What is the definition, algorithm, advantages and disadvantages of online learning, and what are the differences between it and batch learning?

Online learning, in the context of machine learning, is a methodology where a model is updated incrementally, one data point (or one small mini-batch) at a time, as each new observation arrives. This stands in stark contrast to batch learning, where the model is trained once on the entire available dataset. The core algorithm for online learning typically involves an initial model, often with random weights, which is then updated for each new training example using a rule like stochastic gradient descent (SGD). For a new data point, the algorithm makes a prediction, computes the loss or error, and then immediately adjusts the model parameters in the opposite direction of the gradient of that loss. This sequential, instance-by-instance update is the defining computational mechanism, enabling the model to evolve continuously without revisiting past data.
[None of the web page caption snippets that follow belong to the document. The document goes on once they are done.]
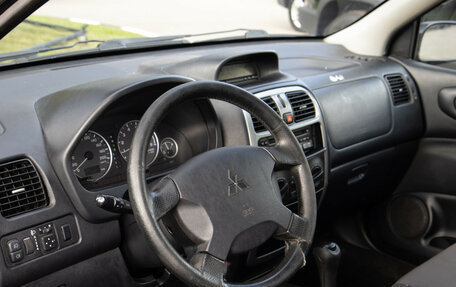 Mitsubishi Space Star I рестайлинг, 2004 год, 318 000 рублей, 9 фотография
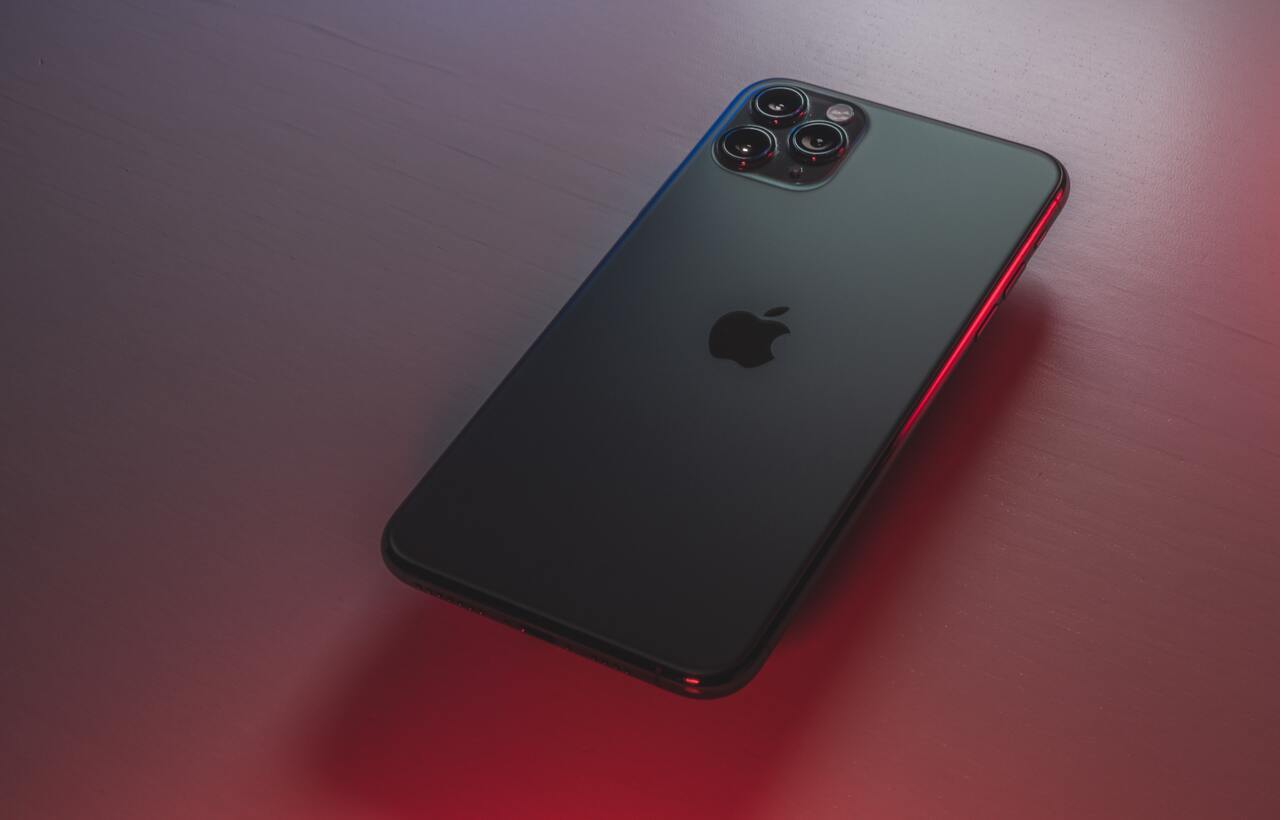 iPhone nero e sfondo rosso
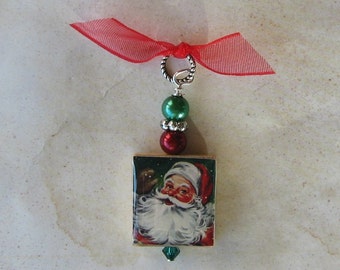 Jolly Santa Claus Holiday Charm Pendant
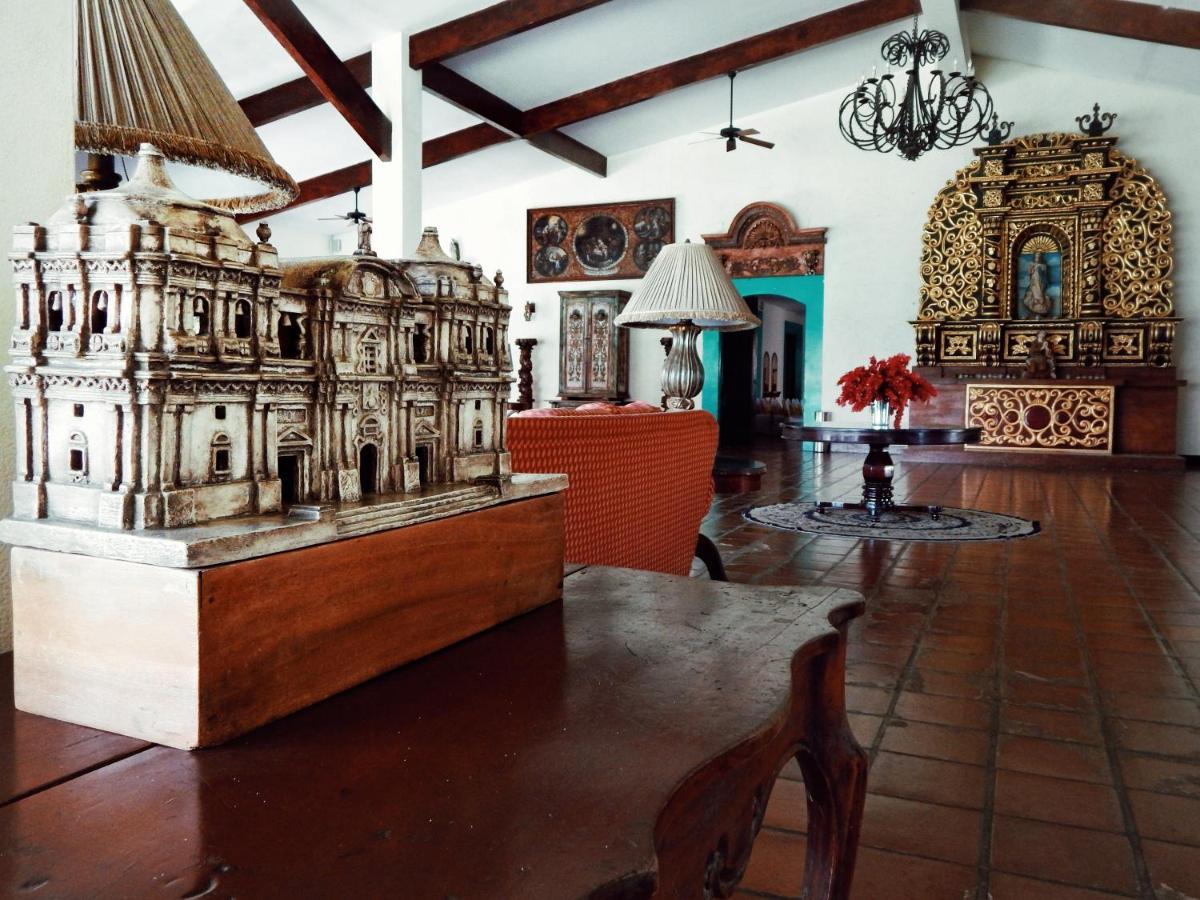 Hotel El Convento Leon Nicaragua ภายนอก รูปภาพ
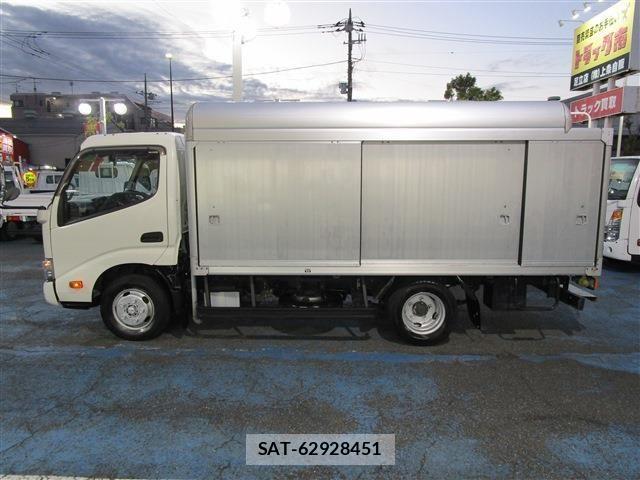 Hino DUTRO 2018-10 2008444-3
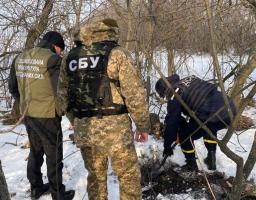СБУ виявила схрони бойовиків поблизу лінії розмежування: вилучено майже 19 кілограмів тротилу і арсенал боєприпасів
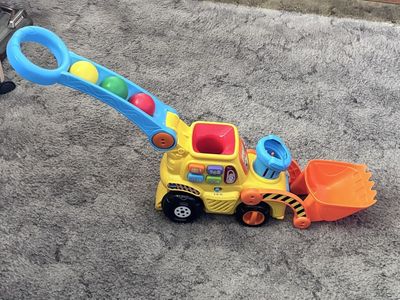 Toy Bulldozer for kids to push and pull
The primary advantages of online learning are its efficiency with massive or streaming data and its adaptability to non-stationary environments. Because it processes data points individually, it has a constant, low memory footprint, making it feasible for applications where the dataset is too large to fit in memory or is conceptually infinite, such as real-time sensor feeds or user clickstream data. Its incremental nature allows it to track changes in the underlying data distribution over time, a critical feature for domains like financial markets or trending topics where patterns drift. The disadvantages, however, are significant. The model's path to convergence can be noisy and less stable than batch methods, as each update is based on a single, potentially unrepresentative, example. It is also highly sensitive to the order of data presentation; a stream of misleading examples can catastrophically degrade performance. Furthermore, once a data point is processed, it is typically discarded, meaning the model cannot easily "relearn" from valuable old data if the concept shifts back, a limitation known as catastrophic forgetting.

The differences between online and batch learning are foundational. Batch learning assumes the availability of a complete, static training set, performs computationally intensive passes over this entire set (epochs), and produces a final model. This allows for precise optimization, robust convergence analysis, and techniques like exact validation. However, it is computationally expensive to retrain from scratch when new data arrives and is ill-suited for streaming contexts. Online learning, by design, has no concept of a fixed dataset or multiple epochs over static data. The model is in a perpetual state of training, which trades the optimality and stability of batch processing for immediate updates and constant operational readiness. This makes the choice between them a direct function of the problem constraints: batch learning is preferred for well-curated, finite datasets where accuracy and stability are paramount, while online learning is a necessity for live systems that must learn from an unbounded, evolving data stream in real-time.